Finding Quiet Through Motion:
Kathleen Smith’s Everyday Runner’s Journey
I’ve learned over the years that the best endurance stories don’t start with finish lines. They start with disruption. A move. A loss. A moment where life feels loud and the only way to soften the noise is to put one foot in front of the other.
Kathleen Smith’s story fits squarely in that space.
When Kathleen and I sat down to talk, what stood out immediately wasn’t her race résumé or the distances she’s covered. It was the why. The way running entered her life not as a goal-driven pursuit, but as a way to steady herself when everything else felt uncertain.
And that’s where this story really begins.

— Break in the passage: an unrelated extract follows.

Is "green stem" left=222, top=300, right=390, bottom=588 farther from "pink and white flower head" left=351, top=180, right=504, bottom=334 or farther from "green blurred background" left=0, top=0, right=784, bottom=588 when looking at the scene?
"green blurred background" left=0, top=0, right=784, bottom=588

How It All Started: Running as a Lifeline
Kathleen traces her first real steps into running back to around 2012. At the time, she had just moved to Australia…..sight unseen.
“I had a job, but I didn’t know anyone. I’d never even been there before,” she told me. “You think because people speak English it’s easy. It’s not. You’re missing all the subtext.”
She had come from England, landed in Australia with a one-way ticket, and quickly realized how disorienting it felt to rebuild a social structure from scratch. Running wasn’t a passion yet. It was a coping mechanism.
“I needed something to put my mind at rest,” Kathleen said. “So I started running, if you can even call it that. I didn’t know what I was doing. I just put on something stretchy and went out the door.”
It wasn’t glamorous. It wasn’t structured. But it worked. Running gave her a sense of control during a chapter defined by transition and uncertainty.
That early experience planted a seed. This was a seed that would disappear and reappear at different points in her life.
Stops, Starts, and a World That Changed Overnight
After Australia, Kathleen’s life took her back to the United States. Florida came next, followed by New York, which is home thanks to deep family roots in Brooklyn and Queens.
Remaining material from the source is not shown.